Presos políticos, sim senhor
do Porfírio
Julgamento do "mensalão" abstraiu normas do direito para condenar próceres de um certo governo
Tendo
na platéia indócil milhões de brasileiros indignados com a impunidade
secular da corrupção, os ministros do STF assomaram o proscênio
iluminado para apresentar o espetáculo do vale tudo, na tentativa de
produzir a catarse compensatória. Para isso, com a colaboração da mídia,
elevaram ao maior paroxismo um processo em que alguns dos vilões saiam
do primeiro escalão de um governo insólito para os padrões tradicionais,
encabeçado por um ex-metalúrgico puxador de greves, apostando no abalo
de suas vigas - até a própria implosão - para o que não vacilaram em
projetar um mocinho de maus bofes com poderes arbitrários de dar às
leis e ritos sua hermenêutica personalíssima.
Foram
mais de seis meses da primeira temporada, tempo maior do que de muitas
novelas globais, num massacre contundente que reacendeu em milhões o
sentimento das arenas de gladiadores. Não se disse exatamente o que cada
um dos 40 arrolados inicialmente fez e não se separou quem tinha ou não
direito a "foro privilegiado". Ao contrário, penduram todos na mesma
fieira, obtendo dessa mescla os elementos explosivos de alto teor
corrosivo e poderoso impacto social.
Não foram
as inegáveis transgressões, aliás, nada originais, que levaram ao
pelourinho, mas os efeitos bombásticos que poderia produzir a junção
calculada de ex-heróis da resistência a banqueiros e empresários
envolvidos num suposto esquema criminoso. Com as ilações disseminadas
aos sete ventos foi possível engendrar uma ninhada gorda de bodes
expiatórios para os quais, à primeira vista, as penas decididas ainda
parecem mínimas aos olhos das torcidas organizadas.
O
julgamento da Ação Penal 470 teve origem, fundamento e objetivos
políticos com múltiplas facetas e visou mais do que os réus condenados,
pinçados seletivamente em tal grau de má fé que se perguntarmos aos que
festejaram as condenações quais os crimes efetivamente cometidos nos
depararemos com respostas genéricas, apoiadas tão somente na inseminação
artificial de epítetos de fácil consumo e em estratagemas evasivos.
De
tal brilho foi o verniz que revestiu o vulgo "mensalão" que a própria
corte se impôs a configuração dos delitos na busca de substância
jurídica para o que precisava ganhar corpo e alma.

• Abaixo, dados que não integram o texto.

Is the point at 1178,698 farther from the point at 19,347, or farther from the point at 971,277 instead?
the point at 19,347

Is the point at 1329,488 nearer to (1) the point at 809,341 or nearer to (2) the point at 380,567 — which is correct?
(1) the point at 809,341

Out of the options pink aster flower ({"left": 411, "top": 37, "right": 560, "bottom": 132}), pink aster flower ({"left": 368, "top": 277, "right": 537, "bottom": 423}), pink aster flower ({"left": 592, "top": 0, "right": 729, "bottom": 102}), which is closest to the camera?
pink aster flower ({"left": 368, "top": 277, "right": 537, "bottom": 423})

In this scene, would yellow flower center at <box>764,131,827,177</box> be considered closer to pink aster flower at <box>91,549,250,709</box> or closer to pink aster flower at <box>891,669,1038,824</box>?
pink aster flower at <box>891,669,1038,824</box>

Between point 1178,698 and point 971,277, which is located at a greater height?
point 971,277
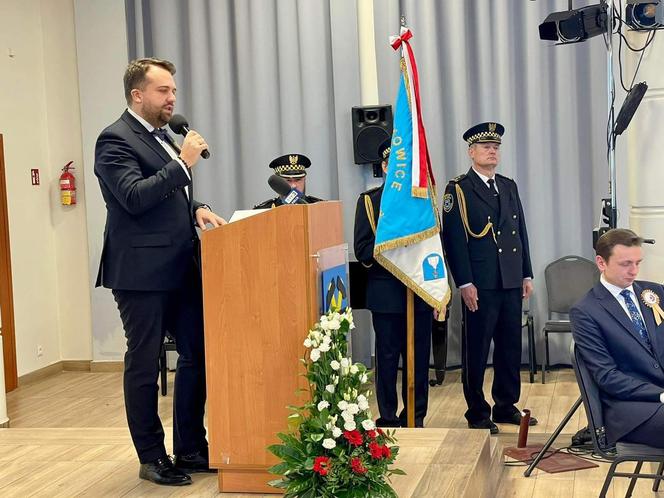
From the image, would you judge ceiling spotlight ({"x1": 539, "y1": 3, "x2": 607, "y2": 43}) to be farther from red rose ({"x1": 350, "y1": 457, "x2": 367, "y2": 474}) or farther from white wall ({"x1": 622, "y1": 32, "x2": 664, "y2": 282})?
red rose ({"x1": 350, "y1": 457, "x2": 367, "y2": 474})

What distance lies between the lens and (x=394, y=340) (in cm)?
556

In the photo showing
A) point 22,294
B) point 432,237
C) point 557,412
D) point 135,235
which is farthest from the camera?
point 22,294

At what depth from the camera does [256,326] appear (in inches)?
132

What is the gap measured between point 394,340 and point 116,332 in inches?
130

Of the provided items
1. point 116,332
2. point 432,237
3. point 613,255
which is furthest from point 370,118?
point 613,255

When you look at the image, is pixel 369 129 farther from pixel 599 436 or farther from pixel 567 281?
pixel 599 436

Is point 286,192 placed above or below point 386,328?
above

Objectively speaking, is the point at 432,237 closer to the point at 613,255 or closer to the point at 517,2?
the point at 613,255

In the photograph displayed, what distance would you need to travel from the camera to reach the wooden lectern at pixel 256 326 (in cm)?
328

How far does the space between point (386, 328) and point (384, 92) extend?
2.52m

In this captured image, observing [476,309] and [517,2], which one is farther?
[517,2]

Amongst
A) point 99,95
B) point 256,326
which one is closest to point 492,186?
point 256,326

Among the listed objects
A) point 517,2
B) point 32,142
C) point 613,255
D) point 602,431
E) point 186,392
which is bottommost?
point 602,431

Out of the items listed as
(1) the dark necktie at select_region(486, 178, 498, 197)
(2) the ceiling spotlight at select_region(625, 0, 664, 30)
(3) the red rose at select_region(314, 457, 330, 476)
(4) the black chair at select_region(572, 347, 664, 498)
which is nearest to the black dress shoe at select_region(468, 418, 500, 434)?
(1) the dark necktie at select_region(486, 178, 498, 197)
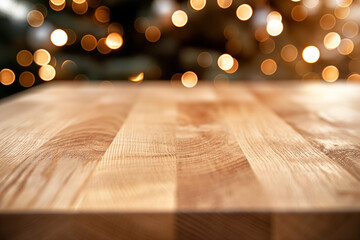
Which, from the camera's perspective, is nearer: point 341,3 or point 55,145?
point 55,145

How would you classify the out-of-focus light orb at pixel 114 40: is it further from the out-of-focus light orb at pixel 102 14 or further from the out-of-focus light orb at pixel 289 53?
the out-of-focus light orb at pixel 289 53

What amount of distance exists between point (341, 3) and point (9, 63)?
141cm

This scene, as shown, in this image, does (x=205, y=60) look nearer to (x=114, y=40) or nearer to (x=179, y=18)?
(x=179, y=18)

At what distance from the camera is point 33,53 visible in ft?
4.90

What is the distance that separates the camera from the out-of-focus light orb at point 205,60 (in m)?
1.52

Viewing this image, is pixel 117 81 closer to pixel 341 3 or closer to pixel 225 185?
pixel 341 3

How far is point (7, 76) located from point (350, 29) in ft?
4.83

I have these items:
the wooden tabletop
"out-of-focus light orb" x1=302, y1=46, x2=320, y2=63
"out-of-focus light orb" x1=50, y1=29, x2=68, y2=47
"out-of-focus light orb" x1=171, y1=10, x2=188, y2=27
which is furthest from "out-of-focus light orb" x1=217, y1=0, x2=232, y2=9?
the wooden tabletop

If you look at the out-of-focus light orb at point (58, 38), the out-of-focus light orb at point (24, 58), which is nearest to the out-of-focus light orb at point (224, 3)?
the out-of-focus light orb at point (58, 38)

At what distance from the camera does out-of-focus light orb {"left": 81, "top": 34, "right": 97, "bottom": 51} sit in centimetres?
Answer: 148

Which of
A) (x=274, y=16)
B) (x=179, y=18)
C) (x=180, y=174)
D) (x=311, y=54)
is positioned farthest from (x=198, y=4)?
(x=180, y=174)

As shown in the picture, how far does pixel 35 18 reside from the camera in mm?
1451

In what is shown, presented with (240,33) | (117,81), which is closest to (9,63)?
(117,81)

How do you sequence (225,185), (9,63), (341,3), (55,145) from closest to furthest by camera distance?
1. (225,185)
2. (55,145)
3. (9,63)
4. (341,3)
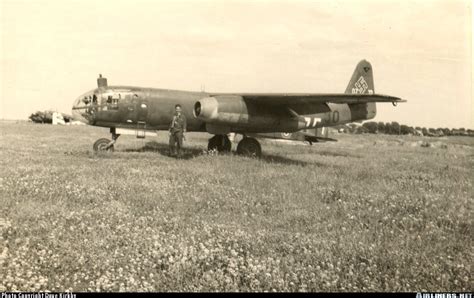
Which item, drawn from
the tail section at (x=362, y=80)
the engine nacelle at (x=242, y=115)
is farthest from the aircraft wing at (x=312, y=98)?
the tail section at (x=362, y=80)

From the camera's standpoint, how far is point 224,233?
225 inches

Sua atuação sem precedentes, impulsionada por um ministro histriônico e descompensado, dispensou exigências primárias como o ônus da prova e ainda recorreu a interpretações arbitrárias de doutrinas que não se encaixavam nesse caso, como o uso da teoria do domínio de fato, cujo autor, Claus Roxin, um jurista alemão, fez questão de demonstrar sua aplicação descabida.
Que
foi um processo político, que seus condenados são agora presos
políticos só não admite quem quer tirar proveito político do episódio,
pleno em emoções forjadas, ou quem se sacia no anseio consciente de
derrotar adversários, desafetos e inimigos por outros meios que não os
das urnas.
Num país de paradoxos esfuziantes e
conveniências inerciais assimiladas por vícios compensatórios não
surpreende que alguns dirigentes do partido governante tenham sido
objeto de uma ação penal seletiva, eivada de arbitrariedades e de
hermenêuticas forçadas, numa rumorosa orquestração que os expôs como
bandidos do que ganhou as vestes de um monstruoso moinho de corrupção.
O
tratamento dispensado a esses réus levados ao cadafalso como
devoradores dos cofres públicos nutriu-se da manipulada supremacia da
versão sobre os fatos reais e os colocou no corredor da morte política
enxertado de cultivados elementos de contágio, num bem dosado jogo de
cena para alvejar todos os que, por méritos ou por oportunismo, parecem
fadados a permanecer à frente dos nossos destinos, a menos que fatos
tais possam abater-lhes no caminho.
Somente os
maniqueístas estrábicos não vêem o caráter essencialmente político dessa
longa novela em que sequer se pode atribuir os danos alvejados à
exclusiva manipulação midiática. O judiciário supremo está na forja de
intempestivas “doutrinas”, muito mais afrontosas aos direitos do que
tudo o que se fez em 21 anos de ditadura explícita.
Para
incriminar o ex-chefe da Casa Civil, José Dirceu, contra quem não havia
uma única peça comprobatória e nem mesmo depoimentos objetivos, o
ministro Joaquim Barbosa usou e abusou da “teoria do domínio de fato”,
inspirado indevidamente no criminalista alemão Claus Roxin, segundo a
qual "autor não é só quem executa o crime, mas quem tem o poder de
decidir sua realização", esteja ou não diretamente envolvido.
Sem
ter como denunciar o ex-chefe da Casa Civil de Lula, esse ministro de
poucas luzes e excesso de ambições pessoais levou o colegiado pusilânime
a segui-lo na dispensa de provas, sob pena de cair na boca do povo como
tolerantes com os corruptos. Foi como se dois terços dos ministros
precisassem demonstrar que não tinham rabos presos com os governantes
que os catapultaram aos píncaros do judiciário e agora respondiam
seletivamente por toda a corrupção acumulada.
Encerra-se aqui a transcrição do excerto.